Multisource remote sensing and ensemble learning for multidimensional monitoring of heavy metals on mine surfaces.

This study aims to establish monitoring models for surface heavy metals in mining areas by utilizing multi-source remote sensing data and ensemble learning algorithms. By collecting heavy metal content data from soil and crop leaves within the study area, and combining it with data obtained from the Google Earth Engine platform, including Landsat 8, Sentinel-2 spectral data, vegetation indices, and VV and VH polarization information from Sentinel-1, along with terrain factors derived from the Digital Elevation Model such as elevation, hillshade, slope, and aspect, a total of 43 feature indicators were consolidated.
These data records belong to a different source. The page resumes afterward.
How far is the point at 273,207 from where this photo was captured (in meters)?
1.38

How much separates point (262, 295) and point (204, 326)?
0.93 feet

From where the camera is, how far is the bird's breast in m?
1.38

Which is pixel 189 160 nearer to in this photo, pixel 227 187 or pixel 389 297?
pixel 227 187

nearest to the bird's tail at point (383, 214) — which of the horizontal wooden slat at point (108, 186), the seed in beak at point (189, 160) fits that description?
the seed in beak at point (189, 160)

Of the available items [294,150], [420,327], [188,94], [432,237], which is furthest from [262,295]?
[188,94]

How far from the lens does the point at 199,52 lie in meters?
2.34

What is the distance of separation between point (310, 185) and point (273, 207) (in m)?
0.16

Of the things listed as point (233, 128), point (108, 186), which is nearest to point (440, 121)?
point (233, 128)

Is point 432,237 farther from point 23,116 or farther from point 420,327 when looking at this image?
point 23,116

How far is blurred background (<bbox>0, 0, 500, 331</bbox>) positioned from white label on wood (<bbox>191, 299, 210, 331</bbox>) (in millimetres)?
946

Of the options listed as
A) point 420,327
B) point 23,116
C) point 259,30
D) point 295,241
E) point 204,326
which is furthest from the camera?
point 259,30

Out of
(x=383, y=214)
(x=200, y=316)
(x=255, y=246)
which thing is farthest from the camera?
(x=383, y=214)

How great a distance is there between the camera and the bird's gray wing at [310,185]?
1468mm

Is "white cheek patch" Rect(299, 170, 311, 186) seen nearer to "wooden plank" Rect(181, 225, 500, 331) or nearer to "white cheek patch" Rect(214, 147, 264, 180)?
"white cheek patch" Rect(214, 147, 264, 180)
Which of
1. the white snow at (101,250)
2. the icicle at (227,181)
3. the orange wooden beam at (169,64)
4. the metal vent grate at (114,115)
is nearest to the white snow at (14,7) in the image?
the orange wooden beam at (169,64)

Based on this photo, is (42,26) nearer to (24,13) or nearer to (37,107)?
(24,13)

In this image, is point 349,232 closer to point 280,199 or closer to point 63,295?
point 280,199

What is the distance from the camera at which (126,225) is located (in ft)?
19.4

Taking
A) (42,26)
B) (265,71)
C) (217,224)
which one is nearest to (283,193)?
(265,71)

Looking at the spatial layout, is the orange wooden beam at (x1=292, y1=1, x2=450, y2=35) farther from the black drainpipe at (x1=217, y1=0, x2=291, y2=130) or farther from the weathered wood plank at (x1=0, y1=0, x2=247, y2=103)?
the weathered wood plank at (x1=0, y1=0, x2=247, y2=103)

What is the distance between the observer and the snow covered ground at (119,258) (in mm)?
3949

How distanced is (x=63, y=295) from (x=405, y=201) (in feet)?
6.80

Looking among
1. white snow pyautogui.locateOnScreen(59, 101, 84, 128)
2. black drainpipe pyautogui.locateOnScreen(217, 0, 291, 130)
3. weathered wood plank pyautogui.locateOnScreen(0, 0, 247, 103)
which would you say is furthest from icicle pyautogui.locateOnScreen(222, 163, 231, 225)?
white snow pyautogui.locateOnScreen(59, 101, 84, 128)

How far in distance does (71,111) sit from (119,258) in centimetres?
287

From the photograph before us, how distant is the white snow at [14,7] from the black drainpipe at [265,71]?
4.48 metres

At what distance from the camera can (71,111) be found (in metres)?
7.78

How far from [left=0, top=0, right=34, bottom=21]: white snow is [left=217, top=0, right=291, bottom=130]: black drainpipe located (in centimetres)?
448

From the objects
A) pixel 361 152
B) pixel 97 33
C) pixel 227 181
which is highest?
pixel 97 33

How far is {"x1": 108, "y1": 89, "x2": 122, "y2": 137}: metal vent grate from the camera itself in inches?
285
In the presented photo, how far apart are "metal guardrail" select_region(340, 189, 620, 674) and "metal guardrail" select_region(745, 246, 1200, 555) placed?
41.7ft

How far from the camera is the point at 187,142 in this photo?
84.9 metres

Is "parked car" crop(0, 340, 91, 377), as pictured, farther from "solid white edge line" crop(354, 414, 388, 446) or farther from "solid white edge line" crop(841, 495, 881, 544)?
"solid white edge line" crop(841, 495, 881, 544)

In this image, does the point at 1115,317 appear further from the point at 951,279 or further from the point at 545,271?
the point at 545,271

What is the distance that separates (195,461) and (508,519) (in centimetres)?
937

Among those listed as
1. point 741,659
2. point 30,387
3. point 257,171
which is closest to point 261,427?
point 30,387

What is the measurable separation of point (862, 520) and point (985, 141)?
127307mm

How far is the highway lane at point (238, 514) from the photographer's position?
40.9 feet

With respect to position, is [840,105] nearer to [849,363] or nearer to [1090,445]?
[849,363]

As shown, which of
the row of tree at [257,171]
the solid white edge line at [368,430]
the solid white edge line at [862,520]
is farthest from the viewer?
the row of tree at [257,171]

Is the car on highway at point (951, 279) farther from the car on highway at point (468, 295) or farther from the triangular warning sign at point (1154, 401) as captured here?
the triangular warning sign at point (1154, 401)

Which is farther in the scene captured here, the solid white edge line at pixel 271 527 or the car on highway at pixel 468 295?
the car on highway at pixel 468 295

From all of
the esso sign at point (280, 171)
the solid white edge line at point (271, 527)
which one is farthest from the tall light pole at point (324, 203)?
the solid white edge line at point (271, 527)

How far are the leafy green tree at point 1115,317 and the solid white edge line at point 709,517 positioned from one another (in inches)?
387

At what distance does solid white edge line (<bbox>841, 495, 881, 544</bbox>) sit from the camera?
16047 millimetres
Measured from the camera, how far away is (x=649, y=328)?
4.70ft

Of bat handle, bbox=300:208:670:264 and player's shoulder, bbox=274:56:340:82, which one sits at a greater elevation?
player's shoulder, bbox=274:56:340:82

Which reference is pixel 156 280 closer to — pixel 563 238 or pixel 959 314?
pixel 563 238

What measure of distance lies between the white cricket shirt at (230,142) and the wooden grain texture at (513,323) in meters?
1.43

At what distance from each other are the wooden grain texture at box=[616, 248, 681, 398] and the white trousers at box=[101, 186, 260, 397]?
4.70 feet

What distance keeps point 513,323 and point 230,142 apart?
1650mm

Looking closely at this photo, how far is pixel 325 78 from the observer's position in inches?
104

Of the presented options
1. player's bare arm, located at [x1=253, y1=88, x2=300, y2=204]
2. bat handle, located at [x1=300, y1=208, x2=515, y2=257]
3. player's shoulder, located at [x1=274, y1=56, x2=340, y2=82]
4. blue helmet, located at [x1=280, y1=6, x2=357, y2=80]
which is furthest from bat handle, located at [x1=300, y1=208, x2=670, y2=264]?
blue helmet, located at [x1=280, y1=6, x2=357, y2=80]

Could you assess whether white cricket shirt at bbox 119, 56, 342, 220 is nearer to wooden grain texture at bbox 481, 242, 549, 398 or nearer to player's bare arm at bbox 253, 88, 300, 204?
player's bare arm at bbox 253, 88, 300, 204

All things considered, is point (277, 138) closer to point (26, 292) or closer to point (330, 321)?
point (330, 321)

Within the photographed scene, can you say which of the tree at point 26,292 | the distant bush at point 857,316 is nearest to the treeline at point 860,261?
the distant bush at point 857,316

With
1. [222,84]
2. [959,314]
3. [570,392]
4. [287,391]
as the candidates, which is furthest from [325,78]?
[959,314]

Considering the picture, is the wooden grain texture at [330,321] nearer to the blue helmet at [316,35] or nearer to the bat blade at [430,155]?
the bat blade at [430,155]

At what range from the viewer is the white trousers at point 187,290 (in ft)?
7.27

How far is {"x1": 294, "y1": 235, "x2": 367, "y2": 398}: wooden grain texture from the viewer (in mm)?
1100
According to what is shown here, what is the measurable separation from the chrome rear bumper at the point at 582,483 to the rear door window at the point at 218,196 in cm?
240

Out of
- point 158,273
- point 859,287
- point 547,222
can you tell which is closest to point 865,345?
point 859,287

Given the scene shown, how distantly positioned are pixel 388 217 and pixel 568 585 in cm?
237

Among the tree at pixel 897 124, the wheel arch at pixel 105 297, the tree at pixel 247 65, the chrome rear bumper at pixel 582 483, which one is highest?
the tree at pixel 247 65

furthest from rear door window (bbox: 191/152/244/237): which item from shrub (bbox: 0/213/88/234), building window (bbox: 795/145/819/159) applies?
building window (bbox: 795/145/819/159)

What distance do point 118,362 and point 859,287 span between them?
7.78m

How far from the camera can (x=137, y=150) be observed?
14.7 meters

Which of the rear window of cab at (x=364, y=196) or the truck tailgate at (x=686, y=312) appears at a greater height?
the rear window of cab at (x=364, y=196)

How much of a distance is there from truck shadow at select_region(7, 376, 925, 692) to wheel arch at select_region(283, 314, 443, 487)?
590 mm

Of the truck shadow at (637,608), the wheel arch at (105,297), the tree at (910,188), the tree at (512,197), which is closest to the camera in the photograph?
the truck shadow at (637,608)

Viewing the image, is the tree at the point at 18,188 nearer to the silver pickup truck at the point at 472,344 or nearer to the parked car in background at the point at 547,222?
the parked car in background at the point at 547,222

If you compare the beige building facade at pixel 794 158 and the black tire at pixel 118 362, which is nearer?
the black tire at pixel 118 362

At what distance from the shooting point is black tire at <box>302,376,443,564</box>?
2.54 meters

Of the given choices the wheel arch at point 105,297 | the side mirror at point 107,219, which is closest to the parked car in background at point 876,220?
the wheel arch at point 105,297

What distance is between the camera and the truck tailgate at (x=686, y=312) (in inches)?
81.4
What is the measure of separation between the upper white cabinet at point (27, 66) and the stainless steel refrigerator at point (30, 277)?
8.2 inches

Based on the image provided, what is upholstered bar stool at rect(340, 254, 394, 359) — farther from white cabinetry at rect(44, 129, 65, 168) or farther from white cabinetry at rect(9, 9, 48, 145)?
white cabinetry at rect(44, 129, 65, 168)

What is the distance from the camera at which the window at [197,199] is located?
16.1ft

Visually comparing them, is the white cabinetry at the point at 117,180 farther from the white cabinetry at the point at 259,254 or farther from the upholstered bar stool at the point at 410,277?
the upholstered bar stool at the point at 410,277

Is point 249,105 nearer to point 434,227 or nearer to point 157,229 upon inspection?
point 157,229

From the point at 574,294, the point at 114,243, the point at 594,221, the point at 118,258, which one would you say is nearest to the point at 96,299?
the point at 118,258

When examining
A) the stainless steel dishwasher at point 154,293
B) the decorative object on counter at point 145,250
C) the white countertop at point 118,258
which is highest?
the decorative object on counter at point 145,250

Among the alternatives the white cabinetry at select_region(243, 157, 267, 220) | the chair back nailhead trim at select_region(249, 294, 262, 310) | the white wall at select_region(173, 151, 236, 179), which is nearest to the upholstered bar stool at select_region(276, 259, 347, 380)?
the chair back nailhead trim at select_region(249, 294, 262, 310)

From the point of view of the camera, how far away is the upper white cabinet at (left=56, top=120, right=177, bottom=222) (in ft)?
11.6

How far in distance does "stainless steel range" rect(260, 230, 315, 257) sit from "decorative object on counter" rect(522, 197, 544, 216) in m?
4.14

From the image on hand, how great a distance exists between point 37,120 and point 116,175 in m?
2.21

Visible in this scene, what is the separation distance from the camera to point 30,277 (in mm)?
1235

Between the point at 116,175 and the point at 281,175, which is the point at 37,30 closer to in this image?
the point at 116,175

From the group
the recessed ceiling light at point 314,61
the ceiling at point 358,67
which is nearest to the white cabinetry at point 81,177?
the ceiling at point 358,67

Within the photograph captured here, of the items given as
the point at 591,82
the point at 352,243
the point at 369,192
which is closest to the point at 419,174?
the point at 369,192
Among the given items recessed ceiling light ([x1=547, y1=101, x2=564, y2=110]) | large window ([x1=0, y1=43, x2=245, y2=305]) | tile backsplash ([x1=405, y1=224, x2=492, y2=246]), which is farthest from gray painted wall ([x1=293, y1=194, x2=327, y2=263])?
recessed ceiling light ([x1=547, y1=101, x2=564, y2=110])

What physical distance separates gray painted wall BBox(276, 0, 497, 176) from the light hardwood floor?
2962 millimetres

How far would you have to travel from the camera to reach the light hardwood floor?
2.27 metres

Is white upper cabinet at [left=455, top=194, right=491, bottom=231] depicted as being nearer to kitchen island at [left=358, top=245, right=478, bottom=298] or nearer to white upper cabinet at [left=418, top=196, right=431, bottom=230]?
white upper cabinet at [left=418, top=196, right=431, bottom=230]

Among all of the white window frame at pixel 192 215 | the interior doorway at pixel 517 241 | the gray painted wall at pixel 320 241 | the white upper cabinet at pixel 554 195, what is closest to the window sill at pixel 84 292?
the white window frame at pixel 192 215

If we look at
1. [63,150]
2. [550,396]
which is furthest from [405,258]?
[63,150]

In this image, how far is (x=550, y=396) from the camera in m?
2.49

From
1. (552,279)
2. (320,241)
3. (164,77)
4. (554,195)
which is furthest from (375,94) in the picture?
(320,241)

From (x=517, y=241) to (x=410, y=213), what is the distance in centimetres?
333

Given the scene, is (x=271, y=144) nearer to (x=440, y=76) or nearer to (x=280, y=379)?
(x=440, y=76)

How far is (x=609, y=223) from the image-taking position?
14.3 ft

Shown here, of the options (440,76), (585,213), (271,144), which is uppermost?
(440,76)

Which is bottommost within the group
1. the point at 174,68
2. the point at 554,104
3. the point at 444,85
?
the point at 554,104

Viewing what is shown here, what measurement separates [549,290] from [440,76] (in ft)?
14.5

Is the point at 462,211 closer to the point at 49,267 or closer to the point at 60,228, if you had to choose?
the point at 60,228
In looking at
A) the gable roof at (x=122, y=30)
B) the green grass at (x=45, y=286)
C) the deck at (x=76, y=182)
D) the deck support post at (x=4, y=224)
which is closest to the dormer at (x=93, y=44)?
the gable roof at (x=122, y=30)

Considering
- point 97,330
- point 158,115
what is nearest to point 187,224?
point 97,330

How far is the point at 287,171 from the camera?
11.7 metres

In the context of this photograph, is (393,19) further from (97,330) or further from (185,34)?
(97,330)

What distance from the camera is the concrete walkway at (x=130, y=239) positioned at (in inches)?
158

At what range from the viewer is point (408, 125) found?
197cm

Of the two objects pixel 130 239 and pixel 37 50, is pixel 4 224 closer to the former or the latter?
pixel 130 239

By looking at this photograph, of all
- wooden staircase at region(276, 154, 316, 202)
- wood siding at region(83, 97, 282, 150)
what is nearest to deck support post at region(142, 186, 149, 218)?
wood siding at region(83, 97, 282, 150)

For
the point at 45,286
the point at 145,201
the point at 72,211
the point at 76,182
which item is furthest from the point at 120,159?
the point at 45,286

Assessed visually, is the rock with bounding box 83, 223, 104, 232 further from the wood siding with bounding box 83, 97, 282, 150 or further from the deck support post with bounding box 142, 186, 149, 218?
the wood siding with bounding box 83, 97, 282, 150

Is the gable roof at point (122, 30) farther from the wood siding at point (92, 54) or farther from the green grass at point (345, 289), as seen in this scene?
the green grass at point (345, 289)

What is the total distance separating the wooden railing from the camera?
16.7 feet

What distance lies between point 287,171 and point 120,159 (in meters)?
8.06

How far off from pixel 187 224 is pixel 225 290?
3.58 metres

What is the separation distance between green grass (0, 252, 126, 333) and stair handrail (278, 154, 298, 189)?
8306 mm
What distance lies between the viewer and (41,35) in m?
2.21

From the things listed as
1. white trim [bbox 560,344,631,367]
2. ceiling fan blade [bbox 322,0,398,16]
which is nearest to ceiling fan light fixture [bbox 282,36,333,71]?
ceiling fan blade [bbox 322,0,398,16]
Feature importance ranking (FI) and the successive projections algorithm (SPA) feature selection method were employed to filter feature factors, selecting different features for each type of heavy metal. In the soil, the optimal model for predicting Cr and Cd content is AdaBoost-MT, while the optimal model for inverting Zn, As, Hg, and Pb content is FISPA-AdaBoost-MT. In the crops, the optimal model for predicting the content of all six heavy metals is FISPA-AdaBoost-MT. This indicates that the combination of FI and SPA features effectively evaluates the heavy metal content in both soil and crops. Utilizing these multidimensional features, this study combines ensemble learning algorithms with multi-target regression techniques to construct inversion models for six types of heavy metals (Cr, Zn, As, Cd, Hg, and Pb) simultaneously. Based on the optimal prediction models, distribution maps of heavy metals in soil and crops within the study area were generated, achieving comprehensive, multidimensional monitoring of surface heavy metals in mining areas through overlay display.